Overarching enduring understandings provide a conceptual foundation for all students. These statements focus on larger concepts or processes and the relationships that exist that foster transfer of discrete knowledge and skill. As these enduring understandings are written closer to the classroom and grade level, they become more specific and granular in levels of sophistication. 

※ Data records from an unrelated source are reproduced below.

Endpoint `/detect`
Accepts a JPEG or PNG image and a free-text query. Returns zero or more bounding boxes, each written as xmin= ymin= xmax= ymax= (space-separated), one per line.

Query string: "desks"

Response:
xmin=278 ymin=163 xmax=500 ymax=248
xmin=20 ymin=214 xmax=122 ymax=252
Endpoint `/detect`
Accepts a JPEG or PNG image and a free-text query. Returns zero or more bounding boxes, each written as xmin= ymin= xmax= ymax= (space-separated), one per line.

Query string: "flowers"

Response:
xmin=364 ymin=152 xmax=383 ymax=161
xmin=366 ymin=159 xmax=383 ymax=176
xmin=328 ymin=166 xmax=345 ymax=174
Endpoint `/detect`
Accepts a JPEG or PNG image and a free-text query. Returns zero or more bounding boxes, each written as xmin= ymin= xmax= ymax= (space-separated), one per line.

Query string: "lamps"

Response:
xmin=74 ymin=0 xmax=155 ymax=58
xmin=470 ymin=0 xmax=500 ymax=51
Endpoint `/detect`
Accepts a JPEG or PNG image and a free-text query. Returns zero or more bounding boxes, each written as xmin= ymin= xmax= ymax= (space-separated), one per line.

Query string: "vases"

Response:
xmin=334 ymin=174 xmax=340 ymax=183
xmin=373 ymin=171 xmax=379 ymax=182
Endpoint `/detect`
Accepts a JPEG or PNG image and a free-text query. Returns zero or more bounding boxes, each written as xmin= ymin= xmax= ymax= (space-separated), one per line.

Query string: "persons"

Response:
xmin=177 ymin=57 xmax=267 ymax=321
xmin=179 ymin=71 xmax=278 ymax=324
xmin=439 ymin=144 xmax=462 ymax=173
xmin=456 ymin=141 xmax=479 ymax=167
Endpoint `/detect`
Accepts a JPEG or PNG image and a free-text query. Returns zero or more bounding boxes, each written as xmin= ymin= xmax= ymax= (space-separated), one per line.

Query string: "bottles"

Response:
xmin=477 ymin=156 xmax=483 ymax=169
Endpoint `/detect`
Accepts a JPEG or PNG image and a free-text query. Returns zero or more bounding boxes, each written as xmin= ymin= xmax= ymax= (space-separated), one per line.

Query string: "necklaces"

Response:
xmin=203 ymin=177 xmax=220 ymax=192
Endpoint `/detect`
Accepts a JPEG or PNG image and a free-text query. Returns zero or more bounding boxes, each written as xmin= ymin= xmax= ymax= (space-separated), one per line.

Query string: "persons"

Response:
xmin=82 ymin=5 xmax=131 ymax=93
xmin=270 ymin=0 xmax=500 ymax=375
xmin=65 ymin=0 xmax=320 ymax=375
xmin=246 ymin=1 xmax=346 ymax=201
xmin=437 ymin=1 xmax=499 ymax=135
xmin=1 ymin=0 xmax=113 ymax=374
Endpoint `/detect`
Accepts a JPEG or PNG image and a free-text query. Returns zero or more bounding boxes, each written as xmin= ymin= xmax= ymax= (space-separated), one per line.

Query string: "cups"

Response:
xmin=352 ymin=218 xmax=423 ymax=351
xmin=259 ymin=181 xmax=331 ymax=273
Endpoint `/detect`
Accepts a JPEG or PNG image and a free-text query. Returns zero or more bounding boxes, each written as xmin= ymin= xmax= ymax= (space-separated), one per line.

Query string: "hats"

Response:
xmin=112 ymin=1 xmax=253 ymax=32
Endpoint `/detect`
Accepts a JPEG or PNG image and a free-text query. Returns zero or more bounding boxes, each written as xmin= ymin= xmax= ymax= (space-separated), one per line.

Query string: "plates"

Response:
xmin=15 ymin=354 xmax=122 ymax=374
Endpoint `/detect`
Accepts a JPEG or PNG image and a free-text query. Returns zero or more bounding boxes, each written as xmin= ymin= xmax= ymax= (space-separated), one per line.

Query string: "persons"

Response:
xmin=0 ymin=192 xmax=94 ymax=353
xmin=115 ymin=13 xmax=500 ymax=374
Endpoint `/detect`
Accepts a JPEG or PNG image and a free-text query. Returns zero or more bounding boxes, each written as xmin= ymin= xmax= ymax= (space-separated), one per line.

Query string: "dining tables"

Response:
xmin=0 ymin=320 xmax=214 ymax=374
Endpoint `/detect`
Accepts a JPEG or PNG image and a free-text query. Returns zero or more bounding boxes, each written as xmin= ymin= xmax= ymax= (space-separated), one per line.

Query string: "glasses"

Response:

Essential questions prompt inquiry, transfer and, through a PK-12 level lens, are more general in nature; providing the opportunity for students to answer the questions in progressively higher levels of sophistication as they progress through the grade levels. 

Enduring Understandings

Students understand that: 

  • When the fundamental needs of a society are not met, conflict and/or change will result.
  • Changes in society are catalysts for new opportunities in exploration and invention; likewise, exploration and invention stimulate change in society.
  • All change has both immediate and long-term roots in the past, as well as branches into the future.
  • Individuals can impact societies and even bring about change by reacting to the existing structure in accordance with their beliefs and ideals.
  • The survival of the individual members of a society depends on their ability to adapt to social and economic changes. 
  • Individual rights and responsibilities vary depending on the type of governance and the social and economic conditions of a society.
  • In order to be effective, systems of governance must meet the needs and values of society.
  • Governance is structured in accordance with the economic conditions and the social and cultural values of a society.
  • Societies must maintain equilibrium between individual freedoms and the welfare of the community as a whole. 
  • Economic systems are based on the relationship between the physical environment (including, climate, geography, and natural resources) and the lifestyles and cultural values of a society.
  • Supply of resources and demands of society affect the production, distribution, price, and consumption of goods and services.
  • Cultures make distinctions between the things that are necessary for survival and those that are considered luxuries. 
  • Division of labor enables societies to meet their economic needs.
  • Economic stability allows for the development of cultural institutions, while economic crises can spur important cultural changes.
  • Historical interpretation is influenced by the cultural perspective of the observer.
  • Culture is the product of the collective expression of human work and thought.
  • Societies are held together by common values and ideals.
  • Race, gender, age, and wealth contribute to class distinctions and social stratification.
  • Values, ethical norms, and traditions are communicated through education, the arts, literature and religion.
  • Each generation challenges, tests, and transforms the values it inherits.
  • The economic, social, and political practices of a society are all interdependent with its values.
  • Differences between cultures often veil similarities.
  • Relationships between cultures involve some combination of conflict and cooperation.
  • Analyzing history allows us to learn about ourselves and make informed decisions that shape our future.
Essential Questions

  • Why study history?

  • Who should have power?

  • How does where we live influence what we do?

  • To what extent is conflict inevitable?

  • To what extent does geography influence our lives?

  • What does culture look like and how do cultures influence each other?

  • Why do cultures clash?

  • What impact do economic choices have on our lives?

  • Why does human behavior enhance interactions?